=== Task inputs ===

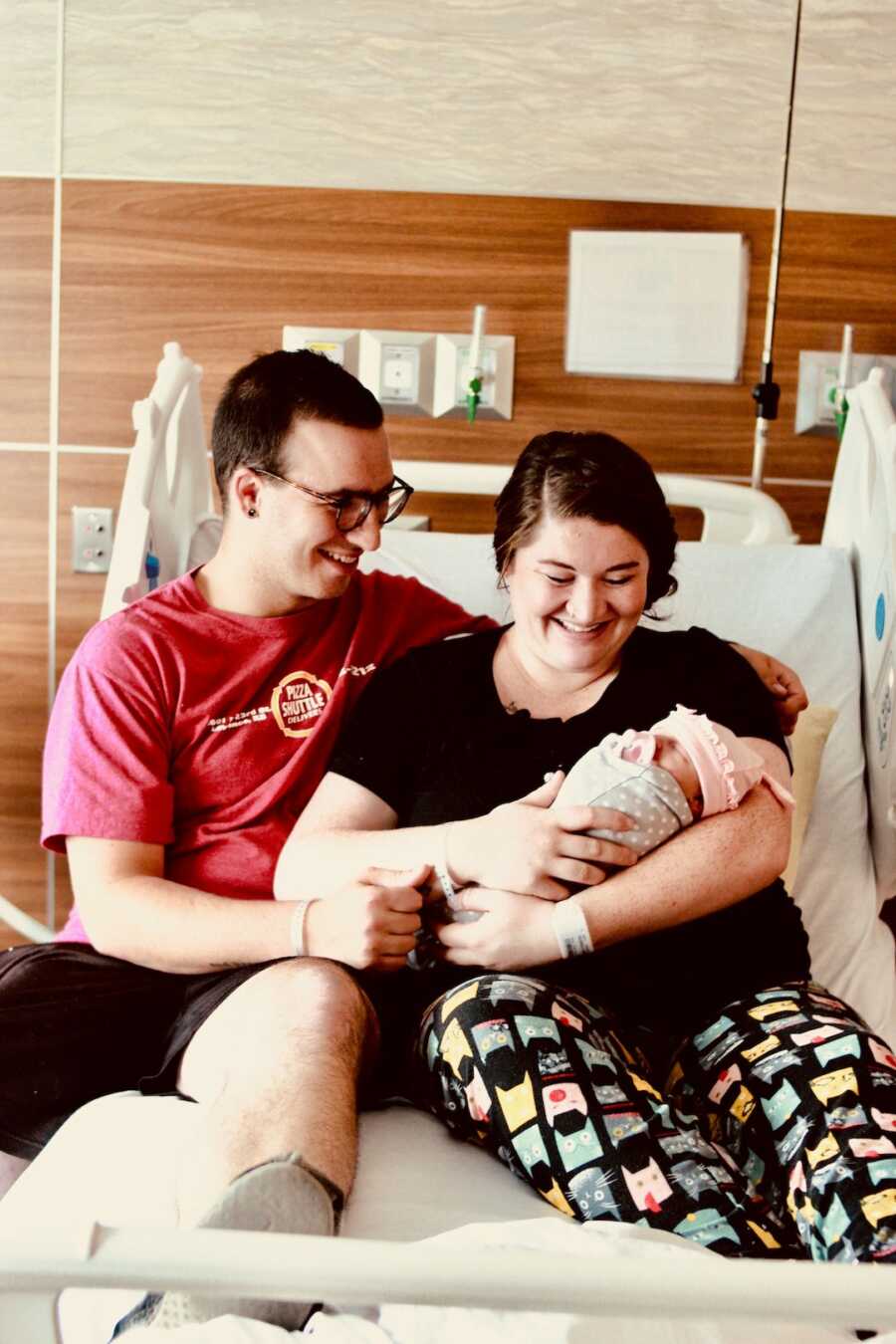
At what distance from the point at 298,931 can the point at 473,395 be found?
4.98ft

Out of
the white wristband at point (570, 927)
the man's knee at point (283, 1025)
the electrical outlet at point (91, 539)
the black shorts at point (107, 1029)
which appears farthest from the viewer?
the electrical outlet at point (91, 539)

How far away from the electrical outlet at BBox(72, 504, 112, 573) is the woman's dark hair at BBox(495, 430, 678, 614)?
1363mm

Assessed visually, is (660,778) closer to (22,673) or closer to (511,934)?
(511,934)

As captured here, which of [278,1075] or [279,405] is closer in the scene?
[278,1075]

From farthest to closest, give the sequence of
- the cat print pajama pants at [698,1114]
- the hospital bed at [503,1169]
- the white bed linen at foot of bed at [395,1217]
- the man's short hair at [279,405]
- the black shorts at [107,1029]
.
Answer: the man's short hair at [279,405], the black shorts at [107,1029], the cat print pajama pants at [698,1114], the white bed linen at foot of bed at [395,1217], the hospital bed at [503,1169]

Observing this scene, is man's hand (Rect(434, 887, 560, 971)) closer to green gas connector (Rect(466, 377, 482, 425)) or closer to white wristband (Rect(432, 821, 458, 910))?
white wristband (Rect(432, 821, 458, 910))

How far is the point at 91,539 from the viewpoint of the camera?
9.96 feet

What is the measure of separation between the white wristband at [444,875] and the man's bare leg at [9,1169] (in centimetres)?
67

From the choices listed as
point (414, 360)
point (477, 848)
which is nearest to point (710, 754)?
point (477, 848)

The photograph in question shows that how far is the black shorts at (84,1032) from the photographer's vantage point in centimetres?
171

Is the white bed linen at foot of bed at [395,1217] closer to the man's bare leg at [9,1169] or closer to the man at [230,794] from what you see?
the man at [230,794]

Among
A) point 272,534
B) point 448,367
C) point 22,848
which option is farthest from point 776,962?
point 22,848

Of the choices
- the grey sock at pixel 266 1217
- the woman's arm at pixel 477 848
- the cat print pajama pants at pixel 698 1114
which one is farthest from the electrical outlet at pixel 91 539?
the grey sock at pixel 266 1217

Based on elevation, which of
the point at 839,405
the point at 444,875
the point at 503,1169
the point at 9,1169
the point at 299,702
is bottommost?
the point at 9,1169
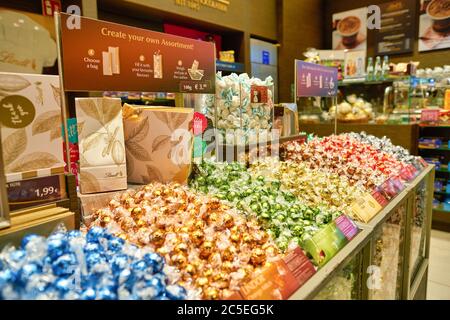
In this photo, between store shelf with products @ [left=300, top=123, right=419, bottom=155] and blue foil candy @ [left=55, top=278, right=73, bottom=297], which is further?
store shelf with products @ [left=300, top=123, right=419, bottom=155]

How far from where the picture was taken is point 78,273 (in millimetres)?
667

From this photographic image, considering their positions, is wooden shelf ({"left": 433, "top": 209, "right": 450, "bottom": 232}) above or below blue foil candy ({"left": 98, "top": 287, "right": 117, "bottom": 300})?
below

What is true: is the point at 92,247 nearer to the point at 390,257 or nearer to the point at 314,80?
the point at 390,257

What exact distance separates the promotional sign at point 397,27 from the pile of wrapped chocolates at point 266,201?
5.24 meters

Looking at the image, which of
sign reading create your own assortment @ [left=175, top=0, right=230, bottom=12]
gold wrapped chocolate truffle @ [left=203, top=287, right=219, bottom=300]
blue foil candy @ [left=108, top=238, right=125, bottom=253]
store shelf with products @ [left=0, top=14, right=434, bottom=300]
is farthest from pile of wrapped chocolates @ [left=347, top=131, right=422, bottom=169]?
sign reading create your own assortment @ [left=175, top=0, right=230, bottom=12]

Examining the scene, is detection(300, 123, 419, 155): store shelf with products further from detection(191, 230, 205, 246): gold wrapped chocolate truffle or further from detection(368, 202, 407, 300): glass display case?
detection(191, 230, 205, 246): gold wrapped chocolate truffle

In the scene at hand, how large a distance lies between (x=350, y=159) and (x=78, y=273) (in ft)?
5.74

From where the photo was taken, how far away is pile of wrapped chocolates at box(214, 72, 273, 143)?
188 cm

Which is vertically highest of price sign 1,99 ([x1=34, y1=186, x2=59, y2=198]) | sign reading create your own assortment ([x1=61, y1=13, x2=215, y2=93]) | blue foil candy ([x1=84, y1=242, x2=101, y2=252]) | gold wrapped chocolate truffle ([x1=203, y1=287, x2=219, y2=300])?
sign reading create your own assortment ([x1=61, y1=13, x2=215, y2=93])

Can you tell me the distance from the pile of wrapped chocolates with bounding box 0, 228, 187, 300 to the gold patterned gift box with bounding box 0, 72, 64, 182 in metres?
0.25

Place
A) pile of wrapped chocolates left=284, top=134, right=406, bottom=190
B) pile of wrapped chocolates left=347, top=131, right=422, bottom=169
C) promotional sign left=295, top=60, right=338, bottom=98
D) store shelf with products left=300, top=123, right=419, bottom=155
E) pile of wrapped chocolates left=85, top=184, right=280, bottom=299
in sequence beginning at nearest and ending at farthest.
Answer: pile of wrapped chocolates left=85, top=184, right=280, bottom=299, pile of wrapped chocolates left=284, top=134, right=406, bottom=190, pile of wrapped chocolates left=347, top=131, right=422, bottom=169, promotional sign left=295, top=60, right=338, bottom=98, store shelf with products left=300, top=123, right=419, bottom=155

===

▶ _Work to be completed_: Could you repeat all of the material exactly? Pictures should not be copied.

▶ _Correct response_:
At what distance from the point at 298,931 can the point at 473,395 be found?
4.98ft

Out of
the white wristband at point (570, 927)
the man's knee at point (283, 1025)
the electrical outlet at point (91, 539)
the black shorts at point (107, 1029)
which appears farthest from the viewer?
the electrical outlet at point (91, 539)

How far away from the electrical outlet at BBox(72, 504, 112, 573) is the woman's dark hair at BBox(495, 430, 678, 614)?
1363mm

Assessed visually, is (660,778) closer to (22,673) or closer to (511,934)?
(511,934)

As captured here, which of [278,1075] or [279,405] is closer in the scene?
[278,1075]

From farthest to closest, give the sequence of
- the cat print pajama pants at [698,1114]
- the hospital bed at [503,1169]
- the white bed linen at foot of bed at [395,1217]
- the man's short hair at [279,405]
- the black shorts at [107,1029]
.
Answer: the man's short hair at [279,405], the black shorts at [107,1029], the cat print pajama pants at [698,1114], the white bed linen at foot of bed at [395,1217], the hospital bed at [503,1169]

Observing this scene, is man's hand (Rect(434, 887, 560, 971)) closer to green gas connector (Rect(466, 377, 482, 425)) or closer to white wristband (Rect(432, 821, 458, 910))?
white wristband (Rect(432, 821, 458, 910))

How far is the point at 91,539 from the viewpoint of the camera?
9.96 feet

What is the measure of separation between the white wristband at [444,875] and the man's bare leg at [9,1169] (in centimetres)?
67

From the choices listed as
point (414, 360)
point (477, 848)
which is nearest to point (710, 754)?
point (477, 848)

The photograph in question shows that how far is the black shorts at (84,1032) from the photographer's vantage point in centimetres?
171

Is the white bed linen at foot of bed at [395,1217] closer to the man's bare leg at [9,1169] or closer to the man at [230,794] from what you see?
the man at [230,794]

Among
A) point 272,534
B) point 448,367
C) point 22,848
which option is farthest from point 776,962?
point 22,848

Of the choices
- the grey sock at pixel 266 1217
- the woman's arm at pixel 477 848
- the cat print pajama pants at pixel 698 1114
which one is farthest from the electrical outlet at pixel 91 539?
the grey sock at pixel 266 1217

Based on elevation, which of
the point at 839,405
the point at 444,875
the point at 503,1169
the point at 9,1169
the point at 299,702
is bottommost?
the point at 9,1169
In this photo, between store shelf with products @ [left=300, top=123, right=419, bottom=155] and blue foil candy @ [left=55, top=278, right=73, bottom=297], which is further?
store shelf with products @ [left=300, top=123, right=419, bottom=155]

How far from where the picture was taken is point 78,273 (in millimetres)?
667

From this photographic image, considering their positions, is wooden shelf ({"left": 433, "top": 209, "right": 450, "bottom": 232}) above or below blue foil candy ({"left": 98, "top": 287, "right": 117, "bottom": 300})?
below

What is true: is the point at 92,247 nearer to the point at 390,257 or nearer to the point at 314,80?
the point at 390,257

What exact distance separates the promotional sign at point 397,27 from the pile of wrapped chocolates at point 266,201?
5.24 meters

Looking at the image, which of
sign reading create your own assortment @ [left=175, top=0, right=230, bottom=12]
gold wrapped chocolate truffle @ [left=203, top=287, right=219, bottom=300]
blue foil candy @ [left=108, top=238, right=125, bottom=253]
store shelf with products @ [left=0, top=14, right=434, bottom=300]
is farthest from pile of wrapped chocolates @ [left=347, top=131, right=422, bottom=169]?
sign reading create your own assortment @ [left=175, top=0, right=230, bottom=12]

Examining the scene, is detection(300, 123, 419, 155): store shelf with products further from detection(191, 230, 205, 246): gold wrapped chocolate truffle or further from detection(368, 202, 407, 300): glass display case?
detection(191, 230, 205, 246): gold wrapped chocolate truffle

In the scene at hand, how large a distance lies between (x=350, y=159) and (x=78, y=273) (in ft)?
5.74

From where the photo was taken, how far away is pile of wrapped chocolates at box(214, 72, 273, 143)?
188 cm

Which is vertically highest of price sign 1,99 ([x1=34, y1=186, x2=59, y2=198]) | sign reading create your own assortment ([x1=61, y1=13, x2=215, y2=93]) | blue foil candy ([x1=84, y1=242, x2=101, y2=252]) | gold wrapped chocolate truffle ([x1=203, y1=287, x2=219, y2=300])?
sign reading create your own assortment ([x1=61, y1=13, x2=215, y2=93])

Can you tell me the distance from the pile of wrapped chocolates with bounding box 0, 228, 187, 300 to the gold patterned gift box with bounding box 0, 72, 64, 182 in metres?
0.25

Place
A) pile of wrapped chocolates left=284, top=134, right=406, bottom=190
B) pile of wrapped chocolates left=347, top=131, right=422, bottom=169
C) promotional sign left=295, top=60, right=338, bottom=98
D) store shelf with products left=300, top=123, right=419, bottom=155
E) pile of wrapped chocolates left=85, top=184, right=280, bottom=299
in sequence beginning at nearest and ending at farthest.
Answer: pile of wrapped chocolates left=85, top=184, right=280, bottom=299, pile of wrapped chocolates left=284, top=134, right=406, bottom=190, pile of wrapped chocolates left=347, top=131, right=422, bottom=169, promotional sign left=295, top=60, right=338, bottom=98, store shelf with products left=300, top=123, right=419, bottom=155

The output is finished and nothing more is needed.